Friday, April 19, 2024

CBS Frets Too Many ’Thank You’ Emails Contributing To Global Warming

A recent CBS This Morning segment insisted that too many emails – “little” messages such as “thank you” and “got it” – would contribute to global warming.

Speaking on Wednesday, correspondent Mark Phillips attempted to downplay the fact that COVID-19 would lead to a decrease in global carbon emissions. He focuses on how emails could offset the saved carbon emissions from less flying, driving, and commuting as a result of COVID-19 and lockdowns.

Phillips, however, emphasizes that humans ought to “hold the smugness.” “Working from home is not cost-free, and the more of us who do it, the more environmentally expensive it becomes,” he adds.

Phillips even slams “little texts” such as “thank you” and “got it”:

Every e-mail and text, especially the unnecessary little ones — every “thank you” and “got it,” — every time we hit send or download or stream or Zoom, they all require power. Somewhere massive banks of computers are storing and processing that data, sucking up enormous amounts of electrical energy to do it. The cloud doesn’t so much have a silver lining as a carbon one.”

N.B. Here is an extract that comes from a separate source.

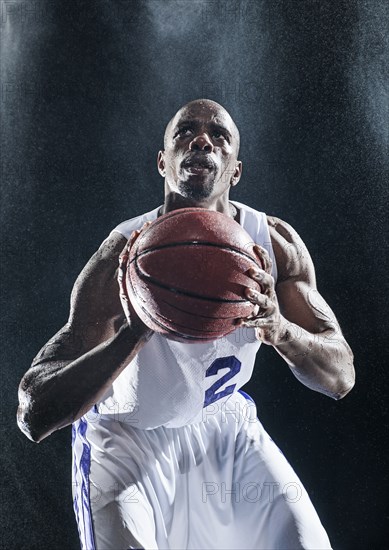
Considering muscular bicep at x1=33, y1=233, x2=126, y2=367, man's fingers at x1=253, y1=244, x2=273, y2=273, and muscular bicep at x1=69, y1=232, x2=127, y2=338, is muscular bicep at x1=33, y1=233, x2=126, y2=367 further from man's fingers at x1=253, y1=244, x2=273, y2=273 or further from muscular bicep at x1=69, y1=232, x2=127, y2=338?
man's fingers at x1=253, y1=244, x2=273, y2=273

Attacking emails once again, he continues to cite a study about how “if everyone in Britain sent one less “thank you” e-mail a day, the carbon saving would be like taking about three and a half thousand cars off the road”:

“Think about it: Every e-mail we send not only requires electricity to write — as it travels across the internet and gets stored and transferred from one megaserver to another, gobbling up energy along the way. Then, if it gets read, it sucks up even more power. An e-mail may use just five percent of the power needed to deliver a paper letter, but we send and receive gazillions of them. Someone here has actually done the math and figured that if everyone in Britain sent one less “thank you” e-mail a day, the carbon saving would be like taking about three and a half thousand cars off the road. It’s just a rough calculation, but the principle is accurate.”